Ainda que possa soar simples, não é fácil prever o que pode estar com mau cheiro no espaço. Os especialistas da Nasa fazem um trabalho minucioso.

Quase todos os materiais que podem estar nos compartimentos onde viajam os astronautas devem ser cheirados para prevenir mau cheiro e todos, sem exceção, precisam ser analisados para determinar sua toxicidade.

Assim, Aldrich e sua equipe recebem uma mostra do objeto, a embalam e a esquentam a quase 50 graus Celsius. Estudam os vapores que se desprendem e, ao se certificarem de que não são tóxicos, passam a explorar seus odores.

Em um dos últimos testes, cinco pessoas foram convocadas aleatoriamente entre os 25 “cheiradores”. Uma enfermeira examina suas gargantas e narizes para descartar problemas de saúde e, então, eles passam a “calibrar seus narizes”.

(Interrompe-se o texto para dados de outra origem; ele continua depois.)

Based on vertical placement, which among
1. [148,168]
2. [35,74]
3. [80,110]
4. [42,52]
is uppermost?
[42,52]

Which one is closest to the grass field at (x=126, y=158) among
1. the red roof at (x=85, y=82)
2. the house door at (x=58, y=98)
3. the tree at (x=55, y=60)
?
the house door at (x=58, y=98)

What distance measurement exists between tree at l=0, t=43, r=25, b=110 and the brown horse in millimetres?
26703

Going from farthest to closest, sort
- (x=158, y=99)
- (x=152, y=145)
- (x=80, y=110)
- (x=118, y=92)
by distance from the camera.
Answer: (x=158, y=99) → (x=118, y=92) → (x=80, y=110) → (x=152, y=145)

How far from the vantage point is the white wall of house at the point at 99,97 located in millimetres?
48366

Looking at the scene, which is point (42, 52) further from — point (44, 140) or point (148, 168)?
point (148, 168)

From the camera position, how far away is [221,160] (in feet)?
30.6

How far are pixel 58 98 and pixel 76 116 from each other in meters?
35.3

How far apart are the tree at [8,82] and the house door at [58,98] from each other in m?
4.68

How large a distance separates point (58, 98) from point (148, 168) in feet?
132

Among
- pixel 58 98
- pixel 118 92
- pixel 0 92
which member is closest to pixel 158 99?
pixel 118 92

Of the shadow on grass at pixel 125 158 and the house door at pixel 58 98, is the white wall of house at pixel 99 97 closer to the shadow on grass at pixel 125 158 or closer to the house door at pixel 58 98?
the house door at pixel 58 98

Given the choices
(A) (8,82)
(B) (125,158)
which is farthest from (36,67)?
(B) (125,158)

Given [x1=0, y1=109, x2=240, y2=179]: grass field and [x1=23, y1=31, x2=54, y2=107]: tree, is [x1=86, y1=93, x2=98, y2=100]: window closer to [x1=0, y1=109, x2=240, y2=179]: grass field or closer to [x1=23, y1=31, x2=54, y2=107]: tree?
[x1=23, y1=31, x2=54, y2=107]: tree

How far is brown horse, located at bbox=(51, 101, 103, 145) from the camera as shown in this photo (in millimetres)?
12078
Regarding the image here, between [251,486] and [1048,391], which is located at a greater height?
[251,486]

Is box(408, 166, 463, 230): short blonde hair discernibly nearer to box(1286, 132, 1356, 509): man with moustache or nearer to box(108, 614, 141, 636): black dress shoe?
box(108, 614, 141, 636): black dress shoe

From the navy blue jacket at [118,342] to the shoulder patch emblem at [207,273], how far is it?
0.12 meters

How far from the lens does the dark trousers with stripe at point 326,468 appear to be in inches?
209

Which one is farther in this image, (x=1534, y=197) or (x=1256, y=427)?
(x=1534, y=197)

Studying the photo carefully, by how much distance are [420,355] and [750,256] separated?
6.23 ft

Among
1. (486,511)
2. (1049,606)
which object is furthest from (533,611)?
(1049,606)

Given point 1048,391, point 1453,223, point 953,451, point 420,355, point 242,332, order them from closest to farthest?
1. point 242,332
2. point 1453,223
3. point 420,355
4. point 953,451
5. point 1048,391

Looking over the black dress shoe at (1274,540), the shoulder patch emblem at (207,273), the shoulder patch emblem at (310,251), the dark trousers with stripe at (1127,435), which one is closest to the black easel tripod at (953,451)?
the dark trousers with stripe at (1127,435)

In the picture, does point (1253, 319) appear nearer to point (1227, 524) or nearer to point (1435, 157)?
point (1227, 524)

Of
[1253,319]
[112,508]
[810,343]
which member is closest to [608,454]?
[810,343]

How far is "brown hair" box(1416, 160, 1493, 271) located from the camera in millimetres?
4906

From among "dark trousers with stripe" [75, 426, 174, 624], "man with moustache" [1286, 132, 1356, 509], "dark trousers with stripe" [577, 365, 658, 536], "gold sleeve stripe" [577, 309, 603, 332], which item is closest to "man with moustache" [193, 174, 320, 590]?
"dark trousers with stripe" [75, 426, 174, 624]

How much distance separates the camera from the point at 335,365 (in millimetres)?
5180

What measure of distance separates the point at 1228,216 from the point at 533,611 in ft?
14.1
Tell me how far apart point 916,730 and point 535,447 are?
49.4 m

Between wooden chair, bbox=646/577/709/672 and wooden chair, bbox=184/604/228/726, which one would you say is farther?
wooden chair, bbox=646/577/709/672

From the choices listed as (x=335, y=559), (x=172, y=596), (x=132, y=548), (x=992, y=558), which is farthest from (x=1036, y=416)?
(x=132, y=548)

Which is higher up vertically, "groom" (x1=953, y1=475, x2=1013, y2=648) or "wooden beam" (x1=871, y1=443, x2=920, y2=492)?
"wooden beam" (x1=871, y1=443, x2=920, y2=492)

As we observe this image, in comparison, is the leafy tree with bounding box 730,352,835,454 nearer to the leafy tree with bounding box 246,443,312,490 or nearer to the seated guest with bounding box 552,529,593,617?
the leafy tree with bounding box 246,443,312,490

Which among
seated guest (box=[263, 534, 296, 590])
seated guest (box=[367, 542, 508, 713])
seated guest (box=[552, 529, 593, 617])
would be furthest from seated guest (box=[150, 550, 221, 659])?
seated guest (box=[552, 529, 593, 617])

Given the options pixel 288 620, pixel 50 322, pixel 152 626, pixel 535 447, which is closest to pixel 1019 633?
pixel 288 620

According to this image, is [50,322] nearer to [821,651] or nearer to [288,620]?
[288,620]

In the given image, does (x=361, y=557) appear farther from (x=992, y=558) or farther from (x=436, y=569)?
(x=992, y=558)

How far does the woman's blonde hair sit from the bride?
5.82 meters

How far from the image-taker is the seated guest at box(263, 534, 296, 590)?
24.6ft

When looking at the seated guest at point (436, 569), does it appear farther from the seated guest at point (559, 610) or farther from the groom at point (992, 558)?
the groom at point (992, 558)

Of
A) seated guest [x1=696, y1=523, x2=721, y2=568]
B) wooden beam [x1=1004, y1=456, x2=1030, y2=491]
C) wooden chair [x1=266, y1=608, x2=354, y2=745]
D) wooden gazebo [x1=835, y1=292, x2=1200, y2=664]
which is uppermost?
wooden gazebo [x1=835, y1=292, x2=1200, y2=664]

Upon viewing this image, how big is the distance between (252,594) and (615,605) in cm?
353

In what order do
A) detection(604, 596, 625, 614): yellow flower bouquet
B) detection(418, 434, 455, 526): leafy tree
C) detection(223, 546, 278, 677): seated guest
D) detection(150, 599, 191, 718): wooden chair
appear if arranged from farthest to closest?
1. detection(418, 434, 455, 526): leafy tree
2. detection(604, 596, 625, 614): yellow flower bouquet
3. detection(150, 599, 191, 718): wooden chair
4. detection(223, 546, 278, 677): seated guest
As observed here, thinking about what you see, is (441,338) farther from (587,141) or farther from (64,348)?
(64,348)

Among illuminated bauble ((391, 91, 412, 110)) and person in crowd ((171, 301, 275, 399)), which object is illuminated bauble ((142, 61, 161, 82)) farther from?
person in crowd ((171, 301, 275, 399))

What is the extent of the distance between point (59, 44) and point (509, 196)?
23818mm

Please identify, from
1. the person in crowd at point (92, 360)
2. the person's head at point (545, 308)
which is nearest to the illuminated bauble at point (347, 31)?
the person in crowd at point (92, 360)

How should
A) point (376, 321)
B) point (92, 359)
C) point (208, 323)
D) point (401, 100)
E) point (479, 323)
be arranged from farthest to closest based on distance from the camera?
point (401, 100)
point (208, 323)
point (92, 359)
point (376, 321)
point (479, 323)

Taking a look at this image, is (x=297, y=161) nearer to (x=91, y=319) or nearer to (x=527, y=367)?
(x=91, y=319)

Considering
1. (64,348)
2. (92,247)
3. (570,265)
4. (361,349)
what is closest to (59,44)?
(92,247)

Recebem uma série de garrafas com diferentes odores (como menta, vinagre e éter) e, se conseguem reconhecê-los, passam a estudar o objeto que será enviado ao espaço.

Tomam os mesmos vapores que utilizaram para a prova de toxicidade, os diluem com ar limpo, põem uma máscara e pegam uma seringa. Recolhem com a seringa os vapores diluídos e os expulsam na máscara. Como regra geral, não olham para o que estão cheirando para não serem influenciados pela aparência.

Em seguida atribuem nota de 0 a 4: zero, para o que não tem cheiro e quatro para o cheiro repugnante. Se a média final entre as notas de todos os julgadores é maior ou igual a 2,4, o objeto não vai para o espaço.

Finalmente, uma enfermeira volta a examinar os especialistas para evitar efeitos secundários: em uma ocasião, ao cheirar um documento que continha os planos voo, os cinco “cheiradores” acabaram com bolhas no nariz e na garganta por causa da tinta utilizada na impressão.

Esses pequenos inconvenientes não afetam Aldrich, que repete este procedimento há décadas e diz o conhecer de cor. Mas, aos 58 anos, acredita que seu nariz já não é tão eficiente como antes.

Ele sonha bater a marca de mil missões olfativas, mas duvida que consiga.

“Se tiver sorte, talvez chegue as 900”, conclui.